During Emmert’s initial term as NCAA president, scandal after scandal rocked the college athletic landscape from some of its most prestigious athletic programs. Public trust for NCAA rules and compliance bylaws, as well as student-athlete academic performance, continued to wear thin, even among the most influential figures in college athletics. Texas athletic director DeLoss Dodds stated, “[Athletic directors want] to eliminate rules that are almost impossible to enforce and to give institutions safe harbour if they do all the things they are supposed to do on the compliance side.”27 The NCAA’s vice- president of enforcement, Julie Roe Lach, had already announced a restructuring of her department that was designed to “focus more staff on critical issues in a concentrated way.”28 A new information development staff would pursue contacts and leads, targeting football and men’s basketball as well as agents and gambling in particular.

Under Emmert’s leadership the NCAA continued to work through the fallout from various allegations: 2010 Heisman Trophy winner Cam Newton receiving improper benefits29; five members of the Ohio State University football team charged with selling athletic memorabilia30; charges that North Carolina athletes received improper, agent-related benefits31; academic misconduct; and, in 2012, the scandal at Pennsylvania State University leading to a $60-million fine and a four-year ban from the NCAA for concealing child-sex crimes32. These issues were in addition to other mounting concerns in collegiate athletics, which were chronicled most notably through three separate reform reports from the Knight Commission. In 2001, the second report from the Knight Commission highlighted some of the more prominent issues:33

A frantic, money-oriented modus operandi that defies responsibility dominates the structure of big-time football and basketball. The vast majority of these schools don’t profit from their athletics programs: At over half the schools competing at the NCAA’s Division I-A level in 1999, expenses exceeded revenues by an average of $3.3 million, an increase of 18 per cent over the previous two years. On the other hand, for the 48 Division I-A institutions where revenues exceeded expenses, the average “profit” more than doubled, increasing 124 per cent from $1.7 million to $3.8 million from 1997 to 1999 . . . . Too much in major college sports is geared to accommodating excess. Too many athletic directors and conference commissioners serve principally as money managers, ever alert to maximizing revenues. And too many have looked to their stadiums and arenas to generate more money.


A 2011 article highlighted the overriding public opinion on the NCAA:34

The NCAA today is in many ways a classic cartel. Efforts to reform it — most notably by the three Knight Commissions over the course of 20 years —have, while making changes around the edges, been largely fruitless. The time has come for a major overhaul. And whether the powers that be like it or not, big changes are coming. Threats loom on multiple fronts: in Congress, the courts, breakaway athletic conferences, student rebellion and public disgust. Swaddled in gauzy clichés, the NCAA presides over a vast, teetering glory.

• [Directions]
1: In the NCAA passage, change "cartel" to "monopoly" and give the part again, beginning at the words "A 2011 article" and stopping after "vast, teetering glory.".
2: According to the NCAA passage, why did Julie Roe Lach restructure her enforcement department?

[Saved entries]
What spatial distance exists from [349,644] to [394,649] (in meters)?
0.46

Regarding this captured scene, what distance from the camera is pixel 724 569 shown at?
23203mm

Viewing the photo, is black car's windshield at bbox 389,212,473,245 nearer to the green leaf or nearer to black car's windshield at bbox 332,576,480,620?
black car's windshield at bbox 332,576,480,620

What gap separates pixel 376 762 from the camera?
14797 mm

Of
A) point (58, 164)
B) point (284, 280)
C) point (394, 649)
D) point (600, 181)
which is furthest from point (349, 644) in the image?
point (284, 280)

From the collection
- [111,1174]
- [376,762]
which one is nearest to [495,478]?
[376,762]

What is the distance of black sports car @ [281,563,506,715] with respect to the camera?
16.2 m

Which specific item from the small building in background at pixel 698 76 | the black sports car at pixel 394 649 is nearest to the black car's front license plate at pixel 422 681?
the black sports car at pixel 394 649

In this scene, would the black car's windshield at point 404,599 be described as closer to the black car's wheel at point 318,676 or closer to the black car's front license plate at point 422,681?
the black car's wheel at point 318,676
...
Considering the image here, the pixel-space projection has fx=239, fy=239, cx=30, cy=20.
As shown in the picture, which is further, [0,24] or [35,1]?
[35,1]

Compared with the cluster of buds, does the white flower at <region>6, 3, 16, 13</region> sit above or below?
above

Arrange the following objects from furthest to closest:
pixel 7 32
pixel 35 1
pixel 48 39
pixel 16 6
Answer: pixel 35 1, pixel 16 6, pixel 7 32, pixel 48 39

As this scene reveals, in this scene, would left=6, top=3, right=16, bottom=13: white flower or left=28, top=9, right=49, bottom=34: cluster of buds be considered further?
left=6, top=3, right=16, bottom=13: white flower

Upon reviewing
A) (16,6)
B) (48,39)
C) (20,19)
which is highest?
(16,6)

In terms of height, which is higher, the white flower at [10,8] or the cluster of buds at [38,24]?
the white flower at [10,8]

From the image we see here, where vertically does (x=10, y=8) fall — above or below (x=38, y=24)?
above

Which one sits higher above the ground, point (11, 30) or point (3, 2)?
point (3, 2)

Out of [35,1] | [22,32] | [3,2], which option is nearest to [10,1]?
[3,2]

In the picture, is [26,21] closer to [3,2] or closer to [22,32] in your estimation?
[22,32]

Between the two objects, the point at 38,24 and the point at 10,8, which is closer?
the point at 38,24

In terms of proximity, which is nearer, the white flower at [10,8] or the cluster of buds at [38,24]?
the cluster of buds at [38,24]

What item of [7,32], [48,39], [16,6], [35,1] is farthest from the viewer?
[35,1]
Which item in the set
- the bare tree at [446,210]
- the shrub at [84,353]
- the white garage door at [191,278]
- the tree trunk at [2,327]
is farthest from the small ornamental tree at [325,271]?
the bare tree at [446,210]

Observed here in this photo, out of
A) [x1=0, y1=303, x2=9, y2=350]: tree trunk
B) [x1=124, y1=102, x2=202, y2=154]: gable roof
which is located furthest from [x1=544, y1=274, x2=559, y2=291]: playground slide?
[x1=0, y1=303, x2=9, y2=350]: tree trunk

• [Responses in order]
1:
A 2011 article highlighted the overriding public opinion on the NCAA:34

The NCAA today is in many ways a classic monopoly. Efforts to reform it — most notably by the three Knight Commissions over the course of 20 years —have, while making changes around the edges, been largely fruitless. The time has come for a major overhaul. And whether the powers that be like it or not, big changes are coming. Threats loom on multiple fronts: in Congress, the courts, breakaway athletic conferences, student rebellion and public disgust. Swaddled in gauzy clichés, the NCAA presides over a vast, teetering glory.

2: The restructuring was designed to "focus more staff on critical issues in a concentrated way."